I have a model for which I want to perform a group-by on two values and calculate the percentages of each value per outer grouping.
Currently I just make a query to get all the rows and put them into a pandas dataframe and perform something similar to the answer here. Although this works I'm sure it would be more efficient if I could make the query return the information I require directly.
I am currently running Django 2.0.5
with a backend DB on PostgreSQL 9.6.8
I think window functions could be the solution as indicated here but I cannot construct a successful combination of annotate
and values
to give me the desired output.
Another possible solution could be rollup
introduced in PostgreSQL 9.5
if I can find a way to get the summary row as a set of extra columns for each row? But I also think it's not yet supported by Django.
Model:
class ModelA(models.Model):
grouper1 = models.CharField()
grouper2 = models.CharField()
metric1 = models.IntegerField()

▶ To be done:
**A.** Decide whether each statement agrees with the Django group-by post. Answer yes or no for each, quoting the words of the post that decide it.
(i) The poster is running Django 2.0.5 with a PostgreSQL 9.6.8 backend.
(ii) Rollup was introduced in PostgreSQL 9.6.
(iii) The poster has built a working combination of annotate and values.
**B.** Go on with the Django group-by post, starting right after its final line of model code.

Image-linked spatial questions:
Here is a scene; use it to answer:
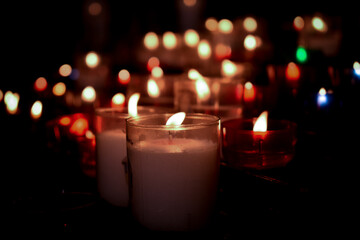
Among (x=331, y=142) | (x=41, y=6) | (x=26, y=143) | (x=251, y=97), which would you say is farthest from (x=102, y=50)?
(x=331, y=142)

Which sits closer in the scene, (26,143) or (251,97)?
(251,97)

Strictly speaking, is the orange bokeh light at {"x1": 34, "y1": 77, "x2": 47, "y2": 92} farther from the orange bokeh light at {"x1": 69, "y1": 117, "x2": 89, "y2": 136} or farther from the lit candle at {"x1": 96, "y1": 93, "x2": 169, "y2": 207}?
the lit candle at {"x1": 96, "y1": 93, "x2": 169, "y2": 207}

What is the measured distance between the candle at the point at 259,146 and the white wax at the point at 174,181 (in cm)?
9

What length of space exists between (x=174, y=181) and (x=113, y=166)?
256 millimetres

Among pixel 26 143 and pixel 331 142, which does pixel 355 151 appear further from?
pixel 26 143

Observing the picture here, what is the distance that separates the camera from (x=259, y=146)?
0.85 meters

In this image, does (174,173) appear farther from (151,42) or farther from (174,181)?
(151,42)

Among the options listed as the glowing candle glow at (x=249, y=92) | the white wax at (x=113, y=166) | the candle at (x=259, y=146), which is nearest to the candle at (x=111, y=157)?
the white wax at (x=113, y=166)

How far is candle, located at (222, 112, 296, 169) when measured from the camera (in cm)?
85

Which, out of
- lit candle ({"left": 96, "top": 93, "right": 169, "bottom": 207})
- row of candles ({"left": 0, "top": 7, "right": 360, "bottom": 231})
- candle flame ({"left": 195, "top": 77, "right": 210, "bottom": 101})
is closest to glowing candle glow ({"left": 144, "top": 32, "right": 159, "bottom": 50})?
row of candles ({"left": 0, "top": 7, "right": 360, "bottom": 231})

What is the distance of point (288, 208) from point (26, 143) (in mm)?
1016

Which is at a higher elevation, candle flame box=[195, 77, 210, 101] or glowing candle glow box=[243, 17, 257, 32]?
glowing candle glow box=[243, 17, 257, 32]

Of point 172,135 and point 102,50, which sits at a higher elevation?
point 102,50

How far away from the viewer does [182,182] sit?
2.50ft
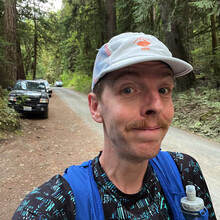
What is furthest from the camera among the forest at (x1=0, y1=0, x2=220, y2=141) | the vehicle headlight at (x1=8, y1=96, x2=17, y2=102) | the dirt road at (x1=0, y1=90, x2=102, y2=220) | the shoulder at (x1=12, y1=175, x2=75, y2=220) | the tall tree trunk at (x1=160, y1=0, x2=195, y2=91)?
the tall tree trunk at (x1=160, y1=0, x2=195, y2=91)

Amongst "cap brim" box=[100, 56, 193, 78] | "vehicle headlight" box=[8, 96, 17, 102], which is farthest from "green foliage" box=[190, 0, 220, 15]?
"vehicle headlight" box=[8, 96, 17, 102]

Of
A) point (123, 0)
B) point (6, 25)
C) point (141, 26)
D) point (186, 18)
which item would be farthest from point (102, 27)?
point (186, 18)

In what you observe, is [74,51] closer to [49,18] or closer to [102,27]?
[49,18]

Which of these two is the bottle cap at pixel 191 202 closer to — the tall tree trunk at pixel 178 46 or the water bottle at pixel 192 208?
the water bottle at pixel 192 208

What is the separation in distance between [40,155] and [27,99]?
4756mm

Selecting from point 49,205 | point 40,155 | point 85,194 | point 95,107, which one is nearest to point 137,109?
point 95,107

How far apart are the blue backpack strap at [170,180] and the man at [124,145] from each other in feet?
0.04

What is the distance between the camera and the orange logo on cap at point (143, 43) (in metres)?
1.11

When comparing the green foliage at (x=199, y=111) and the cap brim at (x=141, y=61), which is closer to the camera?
the cap brim at (x=141, y=61)

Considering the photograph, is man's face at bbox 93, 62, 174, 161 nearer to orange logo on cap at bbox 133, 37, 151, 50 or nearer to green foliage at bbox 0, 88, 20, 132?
orange logo on cap at bbox 133, 37, 151, 50

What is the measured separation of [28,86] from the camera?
10.8 metres

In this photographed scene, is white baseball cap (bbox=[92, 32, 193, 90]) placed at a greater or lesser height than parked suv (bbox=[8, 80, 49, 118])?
greater

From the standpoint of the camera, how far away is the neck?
1182mm

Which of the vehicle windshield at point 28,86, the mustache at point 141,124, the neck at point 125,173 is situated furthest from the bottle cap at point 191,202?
the vehicle windshield at point 28,86
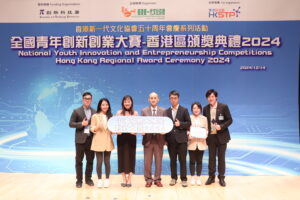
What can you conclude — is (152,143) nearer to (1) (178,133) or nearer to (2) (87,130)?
(1) (178,133)

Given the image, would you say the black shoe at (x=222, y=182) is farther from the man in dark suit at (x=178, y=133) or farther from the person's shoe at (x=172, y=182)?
the person's shoe at (x=172, y=182)

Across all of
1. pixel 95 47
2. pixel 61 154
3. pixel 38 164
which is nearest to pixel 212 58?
pixel 95 47

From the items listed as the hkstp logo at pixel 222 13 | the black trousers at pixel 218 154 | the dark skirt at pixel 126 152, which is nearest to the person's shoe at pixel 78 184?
the dark skirt at pixel 126 152

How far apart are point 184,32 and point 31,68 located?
2699 millimetres

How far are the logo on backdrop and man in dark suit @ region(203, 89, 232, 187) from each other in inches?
57.4

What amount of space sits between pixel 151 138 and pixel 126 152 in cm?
41

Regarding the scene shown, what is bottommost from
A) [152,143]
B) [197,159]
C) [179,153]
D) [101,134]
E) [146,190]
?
[146,190]

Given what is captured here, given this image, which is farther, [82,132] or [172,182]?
[172,182]

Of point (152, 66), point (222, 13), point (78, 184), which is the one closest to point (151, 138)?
point (78, 184)

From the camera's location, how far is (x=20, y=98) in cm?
624

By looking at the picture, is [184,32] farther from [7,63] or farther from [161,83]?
[7,63]

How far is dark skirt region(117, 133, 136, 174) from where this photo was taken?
5199 millimetres

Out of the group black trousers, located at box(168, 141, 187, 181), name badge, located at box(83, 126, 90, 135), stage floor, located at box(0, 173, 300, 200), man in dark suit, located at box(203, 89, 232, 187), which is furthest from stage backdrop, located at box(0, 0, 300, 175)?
name badge, located at box(83, 126, 90, 135)

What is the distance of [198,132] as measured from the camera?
17.3ft
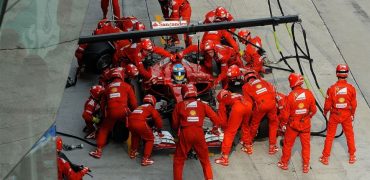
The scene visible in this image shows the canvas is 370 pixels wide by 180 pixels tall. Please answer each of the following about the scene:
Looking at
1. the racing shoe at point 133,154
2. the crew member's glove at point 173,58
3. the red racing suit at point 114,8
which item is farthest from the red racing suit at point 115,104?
the red racing suit at point 114,8

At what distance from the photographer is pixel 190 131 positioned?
1193cm

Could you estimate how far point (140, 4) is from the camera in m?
19.1

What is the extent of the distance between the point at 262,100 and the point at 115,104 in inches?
104

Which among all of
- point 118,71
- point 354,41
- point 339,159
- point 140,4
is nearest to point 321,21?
point 354,41

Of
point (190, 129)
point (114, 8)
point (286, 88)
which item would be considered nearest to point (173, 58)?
point (190, 129)

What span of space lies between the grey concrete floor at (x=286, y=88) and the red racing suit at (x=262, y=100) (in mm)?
787

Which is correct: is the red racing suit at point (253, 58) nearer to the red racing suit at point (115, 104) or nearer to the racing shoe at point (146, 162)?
the red racing suit at point (115, 104)

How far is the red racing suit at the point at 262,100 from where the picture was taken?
13.0 m

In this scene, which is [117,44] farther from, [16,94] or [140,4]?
[16,94]

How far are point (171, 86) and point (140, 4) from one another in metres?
5.81

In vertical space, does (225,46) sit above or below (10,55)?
below

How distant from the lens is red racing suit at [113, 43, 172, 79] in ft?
46.6

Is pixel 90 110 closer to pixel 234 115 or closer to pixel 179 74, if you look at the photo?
pixel 179 74

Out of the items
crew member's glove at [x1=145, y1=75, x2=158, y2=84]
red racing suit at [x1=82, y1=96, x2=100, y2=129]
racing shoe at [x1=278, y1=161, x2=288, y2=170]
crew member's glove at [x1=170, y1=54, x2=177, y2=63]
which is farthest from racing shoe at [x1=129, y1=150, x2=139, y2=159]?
racing shoe at [x1=278, y1=161, x2=288, y2=170]
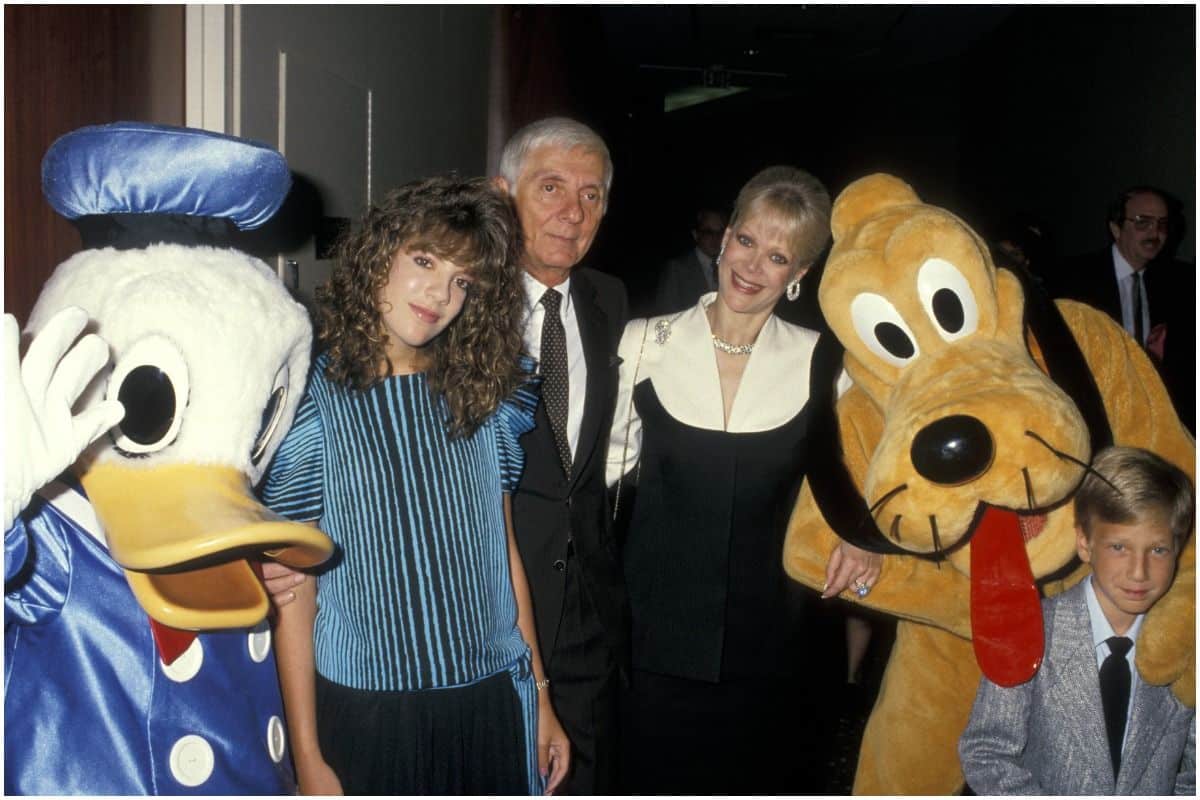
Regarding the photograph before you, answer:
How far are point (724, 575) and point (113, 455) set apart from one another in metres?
1.20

▶ Answer list:
**A.**
(i) Yes: "I am currently running Django 2.0.5" and "with a backend DB on PostgreSQL 9.6.8".
(ii) No: "introduced in PostgreSQL 9.5".
(iii) No: "I cannot construct a successful combination of annotate".

**B.**
All rows:
grouper1 | grouper2 | metric1
---------+----------+---------
A | C | 2
A | C | 2
A | C | 2
A | D | 4
A | D | 4
A | D | 4
B | C | 5
B | C | 5
B | C | 5
B | D | 6
B | D | 4
B | D | 5
Desired output:
grouper1 | grouper2 | sum(metric1) | Percentage
---------+----------+--------------+-----------
A | C | 6 | 40
A | D | 12 | 60
B | C | 15 | 50
B | D | 15 | 50
I got close to what I expected with
ModelA.objects.all(
).values(
'grouper1',
'grouper2'
).annotate(
SumMetric1=Window(expression=Sum('metric1'), partition_by=[F('grouper1'), F('grouper2')]),
GroupSumMetric1=Window(expression=Sum('metric1'), partition_by=[F('grouper1')])
)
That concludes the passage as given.